*Source passage*.
========================================================================

Integrating such language education into the four levels of Army NCO education (Warrior Leader Course, Basic Noncommissioned Officer Course, Advanced Noncommissioned Officer Course, U.S. Army Sergeants Major Course) would address this deficiency. Career tracking of Soldiers' language proficiency (and commensurate levels of instruction according to their ability and progression) is one way to achieve this end state while providing the Army NCO with an essential tool for managing complex operational situations.
Cultural Knowledge
While language is important, one should not underestimate how critical cultural understanding is.30 As the highly respected British strategist Colin S. Gray noted, the American way of war has 12 specific characteristics - one of which is cultural ignorance. He wrote that Americans are not inclined "to be respectful of the belief, habits, and behaviors of other cultures . . . The American way of war has suffered from the self-inflicted damage caused by a failure to understand the enemy of the day."31 Retired Israeli General Arie Amit reinforced this view when he told a Washington audience in March 2002 that the United States would not prevail against terrorists unless we understand "their language, their literature, and their poetry," in short - their culture.32
Interaction with the Iraqi people demonstrates the problem. For example, during routine peacekeeping patrols, Iraqi citizens who were upset and angry confronted U.S. forces. The Soldiers' had no means to communicate in Arabic - a helpless, volatile, and extremely dangerous position. They were unable to explain their nonhostile intent or understand the Iraqis' reasons for their angst. An explosive situation for U.S. forces ensued. Fortunately, the commanding officer resorted to communicating through sign language by rendering a passive act of kindness and demonstrating no intent of aggression; the Iraqis responded in kind. This situation was extremely dangerous, escalated quickly, and could have gone terribly wrong. The officer was resourceful and made a good judgment call, but he admitted, "Nobody had prepared him for an angry crowd in an Arab country."33 This statement also holds true for all NCOs at the small-unit level in these circumstances. The local population is the center of gravity at the sergeant level. Adequate knowledge about the local culture is paramount for Soldiers' personal safety.34
The U.S. Marine Corps provides a best practice educational approach with its clear definition of the "culture learning end state" it wants to achieve. Simply stated:
[It] is not cultural education for the sake of culture, but a reasonable amount of operationally focused training and education to ensure Marines and leaders make informed decisions and understand the cultural impacts of tactical and operational decisions.35
To do this, the Marines established the Center for Advanced Operational Culture Learning to infuse cultural awareness throughout the Corps' training and educational continuum.36
For instance, a team of deploying NCOs and enlisted Marines trained for three days at the center. During the first day, there were classes on the history of Afghanistan. Other courses taught the basics of Afghanistan:
- Ethnic groups.

========================================================================

*Information shown*.
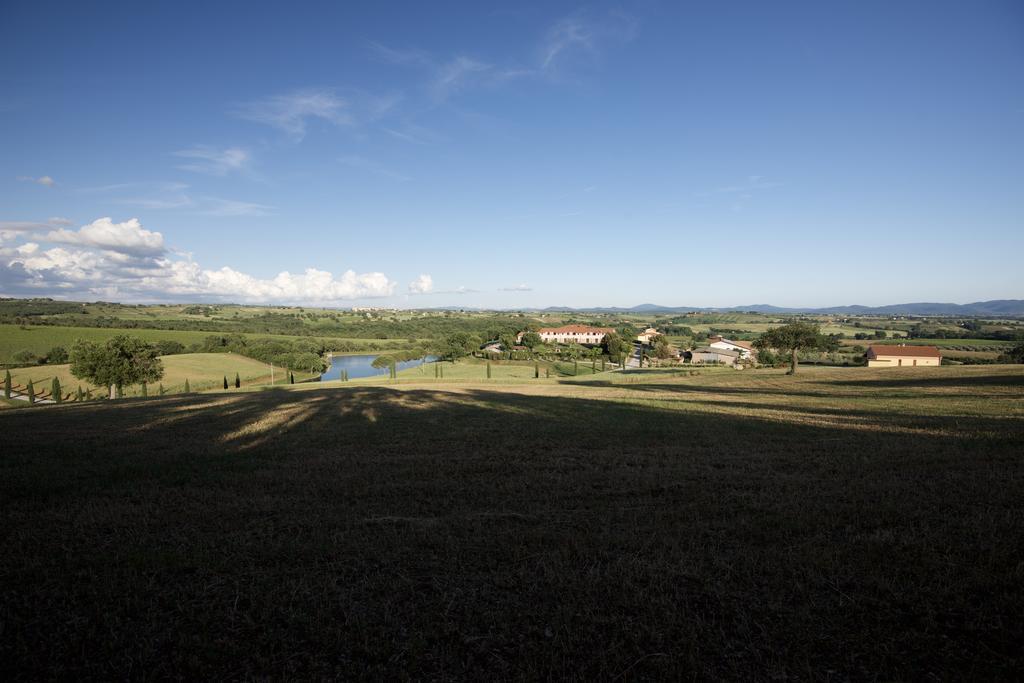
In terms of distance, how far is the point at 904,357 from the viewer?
2586 inches

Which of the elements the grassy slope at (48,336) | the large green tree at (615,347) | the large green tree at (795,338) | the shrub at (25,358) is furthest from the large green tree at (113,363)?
the large green tree at (615,347)

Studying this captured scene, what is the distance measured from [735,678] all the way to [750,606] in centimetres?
127

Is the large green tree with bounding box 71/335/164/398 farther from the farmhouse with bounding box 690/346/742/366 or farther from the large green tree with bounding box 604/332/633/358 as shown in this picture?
the farmhouse with bounding box 690/346/742/366

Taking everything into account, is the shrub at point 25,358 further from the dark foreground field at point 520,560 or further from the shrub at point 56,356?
the dark foreground field at point 520,560

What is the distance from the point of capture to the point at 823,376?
4288cm

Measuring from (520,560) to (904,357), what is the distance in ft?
260

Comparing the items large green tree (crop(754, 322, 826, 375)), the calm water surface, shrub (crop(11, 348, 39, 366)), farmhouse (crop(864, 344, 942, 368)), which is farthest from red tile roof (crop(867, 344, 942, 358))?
shrub (crop(11, 348, 39, 366))

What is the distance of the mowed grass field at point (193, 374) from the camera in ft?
209

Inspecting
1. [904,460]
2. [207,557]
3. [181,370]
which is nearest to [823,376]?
[904,460]

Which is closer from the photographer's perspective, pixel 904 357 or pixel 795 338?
pixel 795 338

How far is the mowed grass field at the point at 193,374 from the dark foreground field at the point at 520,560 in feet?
197

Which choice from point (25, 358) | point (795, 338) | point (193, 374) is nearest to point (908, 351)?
point (795, 338)

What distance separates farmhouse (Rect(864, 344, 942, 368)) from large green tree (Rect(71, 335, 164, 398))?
292 ft

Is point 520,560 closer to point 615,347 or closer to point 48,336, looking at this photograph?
point 615,347
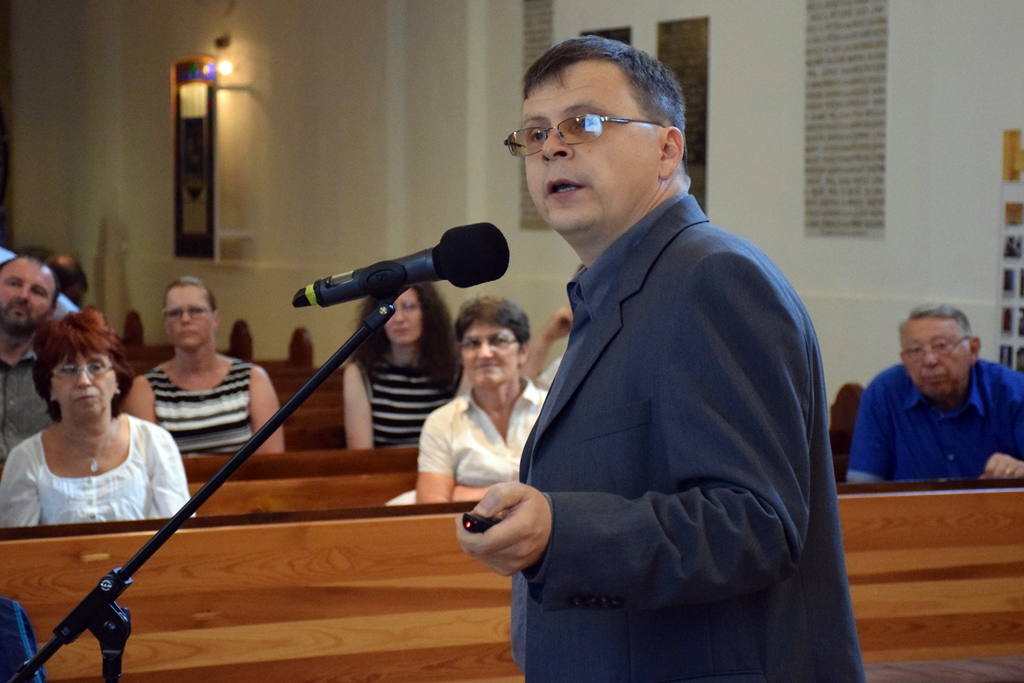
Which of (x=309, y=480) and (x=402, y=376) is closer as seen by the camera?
(x=309, y=480)

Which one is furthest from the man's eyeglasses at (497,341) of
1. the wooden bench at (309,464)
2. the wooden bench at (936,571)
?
the wooden bench at (936,571)

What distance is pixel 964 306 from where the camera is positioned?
5105 mm

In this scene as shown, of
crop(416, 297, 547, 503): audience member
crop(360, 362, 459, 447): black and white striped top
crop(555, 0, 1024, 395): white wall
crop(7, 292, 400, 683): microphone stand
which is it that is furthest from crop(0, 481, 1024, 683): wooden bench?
crop(555, 0, 1024, 395): white wall

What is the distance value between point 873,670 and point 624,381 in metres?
1.96

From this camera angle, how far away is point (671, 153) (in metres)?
1.40

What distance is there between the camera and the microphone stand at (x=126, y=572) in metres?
1.33

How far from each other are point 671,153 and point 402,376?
3398 millimetres

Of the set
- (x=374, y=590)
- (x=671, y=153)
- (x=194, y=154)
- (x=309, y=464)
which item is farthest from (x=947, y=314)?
(x=194, y=154)

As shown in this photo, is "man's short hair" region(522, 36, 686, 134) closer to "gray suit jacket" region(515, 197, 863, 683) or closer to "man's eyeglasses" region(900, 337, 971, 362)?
"gray suit jacket" region(515, 197, 863, 683)

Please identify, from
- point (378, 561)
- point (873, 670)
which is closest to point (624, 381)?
point (378, 561)

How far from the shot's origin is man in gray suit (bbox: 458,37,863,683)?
3.65ft

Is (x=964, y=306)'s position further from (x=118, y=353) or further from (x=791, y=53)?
(x=118, y=353)

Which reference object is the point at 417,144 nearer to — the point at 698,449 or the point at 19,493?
the point at 19,493

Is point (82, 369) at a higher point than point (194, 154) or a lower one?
lower
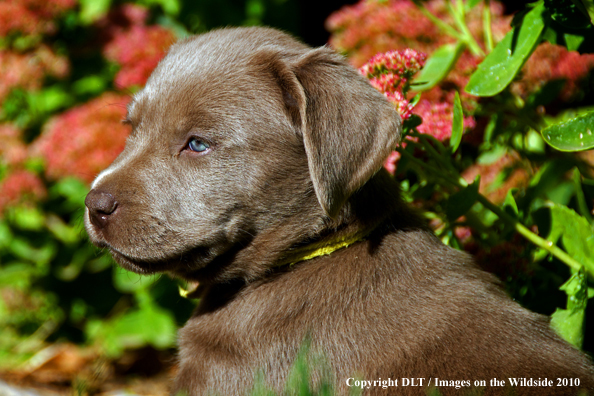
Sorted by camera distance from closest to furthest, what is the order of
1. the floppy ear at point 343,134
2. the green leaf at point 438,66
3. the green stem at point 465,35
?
the floppy ear at point 343,134, the green leaf at point 438,66, the green stem at point 465,35

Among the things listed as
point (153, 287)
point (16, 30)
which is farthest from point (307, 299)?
point (16, 30)

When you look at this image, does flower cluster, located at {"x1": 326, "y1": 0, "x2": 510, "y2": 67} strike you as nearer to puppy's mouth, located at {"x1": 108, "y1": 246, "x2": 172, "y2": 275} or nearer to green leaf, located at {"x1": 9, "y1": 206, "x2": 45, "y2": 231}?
puppy's mouth, located at {"x1": 108, "y1": 246, "x2": 172, "y2": 275}

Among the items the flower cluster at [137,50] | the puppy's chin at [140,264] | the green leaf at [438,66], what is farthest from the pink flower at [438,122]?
the flower cluster at [137,50]

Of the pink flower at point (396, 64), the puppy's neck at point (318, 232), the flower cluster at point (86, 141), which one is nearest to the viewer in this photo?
the puppy's neck at point (318, 232)

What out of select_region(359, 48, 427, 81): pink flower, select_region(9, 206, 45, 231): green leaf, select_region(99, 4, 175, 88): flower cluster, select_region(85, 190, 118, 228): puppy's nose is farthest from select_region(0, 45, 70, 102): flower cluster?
select_region(359, 48, 427, 81): pink flower

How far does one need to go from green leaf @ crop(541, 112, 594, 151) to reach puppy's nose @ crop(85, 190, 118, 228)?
5.62 ft

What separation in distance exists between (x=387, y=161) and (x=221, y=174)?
32.1 inches

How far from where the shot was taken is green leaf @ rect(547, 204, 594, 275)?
266 cm

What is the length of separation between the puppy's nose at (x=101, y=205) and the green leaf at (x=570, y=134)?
171 centimetres

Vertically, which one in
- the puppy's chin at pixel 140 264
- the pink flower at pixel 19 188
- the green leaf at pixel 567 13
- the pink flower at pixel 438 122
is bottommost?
the pink flower at pixel 19 188

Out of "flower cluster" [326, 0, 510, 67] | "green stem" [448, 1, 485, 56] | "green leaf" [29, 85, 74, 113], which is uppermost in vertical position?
"green stem" [448, 1, 485, 56]

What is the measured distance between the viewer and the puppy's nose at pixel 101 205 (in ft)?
7.97

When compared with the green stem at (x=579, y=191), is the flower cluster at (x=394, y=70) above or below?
above

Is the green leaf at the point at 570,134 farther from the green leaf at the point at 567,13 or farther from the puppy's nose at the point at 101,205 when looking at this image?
the puppy's nose at the point at 101,205
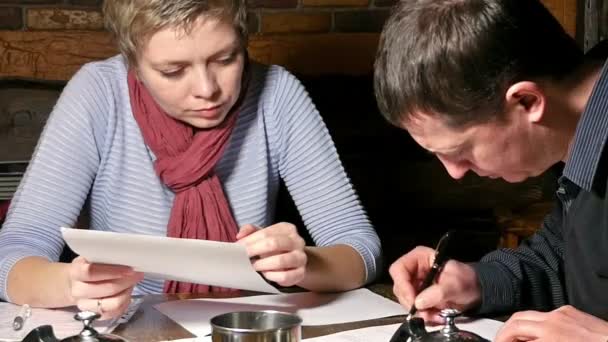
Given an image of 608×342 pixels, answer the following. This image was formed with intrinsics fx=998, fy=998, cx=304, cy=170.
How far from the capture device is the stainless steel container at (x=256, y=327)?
1.22 metres

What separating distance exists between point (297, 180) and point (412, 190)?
102 cm

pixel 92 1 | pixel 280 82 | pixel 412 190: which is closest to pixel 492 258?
pixel 280 82

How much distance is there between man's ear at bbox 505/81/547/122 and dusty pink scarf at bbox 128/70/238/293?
0.77 meters

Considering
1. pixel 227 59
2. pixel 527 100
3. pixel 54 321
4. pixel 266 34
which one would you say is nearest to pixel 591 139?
pixel 527 100

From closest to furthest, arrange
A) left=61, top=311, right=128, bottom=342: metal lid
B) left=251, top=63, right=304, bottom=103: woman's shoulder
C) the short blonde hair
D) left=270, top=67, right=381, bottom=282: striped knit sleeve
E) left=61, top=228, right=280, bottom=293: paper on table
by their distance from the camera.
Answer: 1. left=61, top=311, right=128, bottom=342: metal lid
2. left=61, top=228, right=280, bottom=293: paper on table
3. the short blonde hair
4. left=270, top=67, right=381, bottom=282: striped knit sleeve
5. left=251, top=63, right=304, bottom=103: woman's shoulder

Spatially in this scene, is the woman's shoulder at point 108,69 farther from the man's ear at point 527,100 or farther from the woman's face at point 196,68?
the man's ear at point 527,100

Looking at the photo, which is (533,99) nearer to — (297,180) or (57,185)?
(297,180)

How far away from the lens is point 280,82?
2.06 metres

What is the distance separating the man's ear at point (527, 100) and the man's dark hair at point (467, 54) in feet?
0.03

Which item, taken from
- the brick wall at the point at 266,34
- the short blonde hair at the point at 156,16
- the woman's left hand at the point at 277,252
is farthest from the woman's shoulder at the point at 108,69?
the brick wall at the point at 266,34

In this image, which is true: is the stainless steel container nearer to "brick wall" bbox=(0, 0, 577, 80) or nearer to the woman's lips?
the woman's lips

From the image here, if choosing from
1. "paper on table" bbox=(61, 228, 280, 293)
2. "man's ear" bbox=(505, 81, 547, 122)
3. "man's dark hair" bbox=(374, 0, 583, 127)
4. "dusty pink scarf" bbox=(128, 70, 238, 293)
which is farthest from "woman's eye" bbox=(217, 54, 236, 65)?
"man's ear" bbox=(505, 81, 547, 122)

========================================================================

*How to complete this task*. Quote word for word the part of the passage on NCO language and cultural education that starts at "Integrating such language" and ends at "complex operational situations.".

*Final answer*.
Integrating such language education into the four levels of Army NCO education (Warrior Leader Course, Basic Noncommissioned Officer Course, Advanced Noncommissioned Officer Course, U.S. Army Sergeants Major Course) would address this deficiency. Career tracking of Soldiers' language proficiency (and commensurate levels of instruction according to their ability and progression) is one way to achieve this end state while providing the Army NCO with an essential tool for managing complex operational situations.